Dingwall was a man of God, obviously, but his charisma and eloquence with his message is what stood out to many this week and will not be forgotten by those fortunate enough to be married by him, have a loved one laid to rest by him, his church members and family and by many who didn’t know him.
The fact he was a “brother in Christ” as the Episcopal Diocese of Easton put it this week, makes his untimely and cruel death even more disturbing. The Bible reminds us often not to question God’s way, but there are times in particular heartache that it’s inevitable to wonder why and how. In other words, to question in the heart and mind how this could be so.
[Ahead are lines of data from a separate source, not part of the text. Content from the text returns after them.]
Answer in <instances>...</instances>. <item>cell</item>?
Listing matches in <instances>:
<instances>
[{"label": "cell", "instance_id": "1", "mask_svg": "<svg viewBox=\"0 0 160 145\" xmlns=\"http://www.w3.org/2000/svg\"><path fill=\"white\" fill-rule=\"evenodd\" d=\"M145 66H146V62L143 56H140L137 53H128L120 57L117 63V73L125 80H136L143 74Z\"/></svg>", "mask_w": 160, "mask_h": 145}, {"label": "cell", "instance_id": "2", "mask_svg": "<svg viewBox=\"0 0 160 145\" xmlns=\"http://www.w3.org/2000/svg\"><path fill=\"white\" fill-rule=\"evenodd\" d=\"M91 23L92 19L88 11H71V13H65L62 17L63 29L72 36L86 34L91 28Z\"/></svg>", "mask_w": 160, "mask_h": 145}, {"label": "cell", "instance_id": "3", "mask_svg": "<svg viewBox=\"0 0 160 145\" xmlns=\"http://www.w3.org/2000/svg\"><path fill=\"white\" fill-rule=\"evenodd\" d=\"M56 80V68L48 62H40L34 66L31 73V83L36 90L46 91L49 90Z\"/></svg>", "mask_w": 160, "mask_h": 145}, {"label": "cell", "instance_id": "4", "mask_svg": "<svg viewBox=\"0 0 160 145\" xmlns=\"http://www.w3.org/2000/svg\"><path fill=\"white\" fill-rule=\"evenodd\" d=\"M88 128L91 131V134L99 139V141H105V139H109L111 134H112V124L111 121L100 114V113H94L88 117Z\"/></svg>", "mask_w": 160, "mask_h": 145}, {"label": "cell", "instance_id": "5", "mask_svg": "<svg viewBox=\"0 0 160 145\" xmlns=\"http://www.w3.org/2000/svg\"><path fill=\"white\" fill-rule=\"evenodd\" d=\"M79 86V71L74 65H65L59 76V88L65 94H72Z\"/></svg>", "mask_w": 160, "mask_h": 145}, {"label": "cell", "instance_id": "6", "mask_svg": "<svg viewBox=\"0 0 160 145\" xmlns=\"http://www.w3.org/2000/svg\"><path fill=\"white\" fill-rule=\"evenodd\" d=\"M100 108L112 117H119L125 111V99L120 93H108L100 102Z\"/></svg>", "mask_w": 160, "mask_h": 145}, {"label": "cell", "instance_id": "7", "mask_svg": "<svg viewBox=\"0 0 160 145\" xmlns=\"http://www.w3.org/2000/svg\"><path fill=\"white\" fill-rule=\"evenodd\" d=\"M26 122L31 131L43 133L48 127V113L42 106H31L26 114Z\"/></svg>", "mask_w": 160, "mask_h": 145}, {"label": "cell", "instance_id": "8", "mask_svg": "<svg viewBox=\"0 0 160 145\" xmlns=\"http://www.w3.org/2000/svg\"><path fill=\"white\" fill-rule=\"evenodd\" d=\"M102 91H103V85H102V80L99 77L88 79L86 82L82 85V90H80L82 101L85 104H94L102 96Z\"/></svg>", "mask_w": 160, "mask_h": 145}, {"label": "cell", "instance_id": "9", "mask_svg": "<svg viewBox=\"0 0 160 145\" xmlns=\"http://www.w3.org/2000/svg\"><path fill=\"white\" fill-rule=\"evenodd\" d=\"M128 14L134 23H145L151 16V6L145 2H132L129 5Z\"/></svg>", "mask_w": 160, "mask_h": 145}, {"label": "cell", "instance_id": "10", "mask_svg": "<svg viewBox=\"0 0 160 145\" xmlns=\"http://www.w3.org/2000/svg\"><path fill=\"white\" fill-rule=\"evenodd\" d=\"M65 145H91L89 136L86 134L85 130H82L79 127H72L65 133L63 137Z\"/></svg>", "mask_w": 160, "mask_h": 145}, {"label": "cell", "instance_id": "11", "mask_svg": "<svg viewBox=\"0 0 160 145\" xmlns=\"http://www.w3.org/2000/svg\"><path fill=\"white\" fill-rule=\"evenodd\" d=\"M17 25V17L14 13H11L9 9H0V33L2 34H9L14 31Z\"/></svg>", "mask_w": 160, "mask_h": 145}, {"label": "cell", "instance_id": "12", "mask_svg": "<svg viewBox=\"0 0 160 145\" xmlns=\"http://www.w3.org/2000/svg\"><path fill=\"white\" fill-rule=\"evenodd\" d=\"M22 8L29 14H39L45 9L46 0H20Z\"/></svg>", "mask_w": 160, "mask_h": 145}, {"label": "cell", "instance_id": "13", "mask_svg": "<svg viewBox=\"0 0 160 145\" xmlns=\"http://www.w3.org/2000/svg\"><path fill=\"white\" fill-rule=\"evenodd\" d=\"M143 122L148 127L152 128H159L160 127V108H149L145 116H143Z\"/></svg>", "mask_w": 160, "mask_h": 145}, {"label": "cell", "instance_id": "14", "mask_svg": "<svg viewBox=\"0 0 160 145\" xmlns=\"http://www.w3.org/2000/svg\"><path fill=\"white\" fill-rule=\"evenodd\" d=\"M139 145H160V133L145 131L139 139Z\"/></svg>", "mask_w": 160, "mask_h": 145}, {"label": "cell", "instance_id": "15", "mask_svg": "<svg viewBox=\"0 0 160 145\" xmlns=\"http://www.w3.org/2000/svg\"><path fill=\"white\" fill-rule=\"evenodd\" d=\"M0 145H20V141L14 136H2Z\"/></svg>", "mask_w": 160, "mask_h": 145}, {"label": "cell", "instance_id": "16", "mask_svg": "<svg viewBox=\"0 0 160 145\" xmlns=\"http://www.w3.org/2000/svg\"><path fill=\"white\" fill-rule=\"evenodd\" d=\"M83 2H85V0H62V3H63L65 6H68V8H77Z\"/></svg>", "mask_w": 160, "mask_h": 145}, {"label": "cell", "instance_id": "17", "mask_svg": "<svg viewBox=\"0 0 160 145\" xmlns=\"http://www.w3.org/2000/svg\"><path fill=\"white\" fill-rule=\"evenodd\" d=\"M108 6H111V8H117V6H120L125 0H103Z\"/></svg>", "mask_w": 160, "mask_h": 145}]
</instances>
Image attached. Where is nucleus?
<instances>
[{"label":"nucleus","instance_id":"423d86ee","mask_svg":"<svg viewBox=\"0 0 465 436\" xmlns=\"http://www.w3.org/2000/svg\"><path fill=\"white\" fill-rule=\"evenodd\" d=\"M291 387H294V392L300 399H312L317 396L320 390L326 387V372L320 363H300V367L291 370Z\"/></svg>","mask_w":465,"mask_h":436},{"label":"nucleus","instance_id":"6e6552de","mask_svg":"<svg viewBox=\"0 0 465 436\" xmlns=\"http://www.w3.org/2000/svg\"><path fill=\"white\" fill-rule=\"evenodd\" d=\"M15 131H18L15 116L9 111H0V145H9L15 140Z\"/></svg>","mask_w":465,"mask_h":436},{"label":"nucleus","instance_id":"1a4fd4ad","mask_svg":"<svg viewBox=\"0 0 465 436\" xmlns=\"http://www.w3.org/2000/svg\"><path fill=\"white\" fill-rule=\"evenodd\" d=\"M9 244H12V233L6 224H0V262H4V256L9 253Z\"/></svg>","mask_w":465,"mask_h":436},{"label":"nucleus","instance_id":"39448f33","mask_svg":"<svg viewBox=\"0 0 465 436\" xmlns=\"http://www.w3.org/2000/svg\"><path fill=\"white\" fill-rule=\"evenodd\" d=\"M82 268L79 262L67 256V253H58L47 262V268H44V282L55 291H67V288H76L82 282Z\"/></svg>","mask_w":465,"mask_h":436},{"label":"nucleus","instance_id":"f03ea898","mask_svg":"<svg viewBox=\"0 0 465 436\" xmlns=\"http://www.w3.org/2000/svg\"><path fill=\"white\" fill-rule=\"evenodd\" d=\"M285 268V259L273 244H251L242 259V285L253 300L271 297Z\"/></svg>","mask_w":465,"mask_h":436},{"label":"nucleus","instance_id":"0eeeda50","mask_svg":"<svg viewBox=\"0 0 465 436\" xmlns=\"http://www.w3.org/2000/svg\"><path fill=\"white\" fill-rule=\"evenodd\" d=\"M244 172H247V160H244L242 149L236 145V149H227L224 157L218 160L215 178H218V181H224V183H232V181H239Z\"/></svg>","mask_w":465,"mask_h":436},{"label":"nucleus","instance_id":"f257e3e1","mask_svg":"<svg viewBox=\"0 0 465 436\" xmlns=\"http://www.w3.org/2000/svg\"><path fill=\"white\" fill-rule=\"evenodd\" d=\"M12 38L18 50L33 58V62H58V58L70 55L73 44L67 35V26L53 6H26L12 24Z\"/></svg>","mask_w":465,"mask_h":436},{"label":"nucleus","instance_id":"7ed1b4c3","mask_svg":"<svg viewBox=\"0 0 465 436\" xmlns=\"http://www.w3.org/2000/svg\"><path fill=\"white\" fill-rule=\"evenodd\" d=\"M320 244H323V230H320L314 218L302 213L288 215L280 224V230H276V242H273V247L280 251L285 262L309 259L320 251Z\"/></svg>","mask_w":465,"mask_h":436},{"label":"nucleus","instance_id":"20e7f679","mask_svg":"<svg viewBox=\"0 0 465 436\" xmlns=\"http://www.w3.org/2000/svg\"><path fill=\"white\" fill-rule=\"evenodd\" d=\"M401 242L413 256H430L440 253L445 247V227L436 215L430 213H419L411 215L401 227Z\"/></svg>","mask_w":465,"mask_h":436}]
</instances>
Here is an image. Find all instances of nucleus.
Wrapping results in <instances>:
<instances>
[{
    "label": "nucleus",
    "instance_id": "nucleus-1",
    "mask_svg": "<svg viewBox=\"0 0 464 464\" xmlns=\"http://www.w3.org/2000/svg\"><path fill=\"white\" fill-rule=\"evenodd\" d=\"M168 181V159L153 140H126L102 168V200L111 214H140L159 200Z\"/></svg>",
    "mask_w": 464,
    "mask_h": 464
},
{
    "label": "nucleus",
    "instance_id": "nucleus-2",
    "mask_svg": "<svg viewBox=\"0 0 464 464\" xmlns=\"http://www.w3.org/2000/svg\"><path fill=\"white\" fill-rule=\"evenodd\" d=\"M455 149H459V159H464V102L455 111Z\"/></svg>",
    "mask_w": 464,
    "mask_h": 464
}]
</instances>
To remember, understand and accept all things happen for a reason under God’s will and his plan will help with the grieving in the long run, but in the meantime it’s okay to hurt and shed tears for this is a tremendous and unfair loss for the entire community. It’s a show of respect to the deceased and the life he led.
This week was a test of faith, no question, and Dingwall would be the first to remind us all we must continue to believe even in the darkest hours.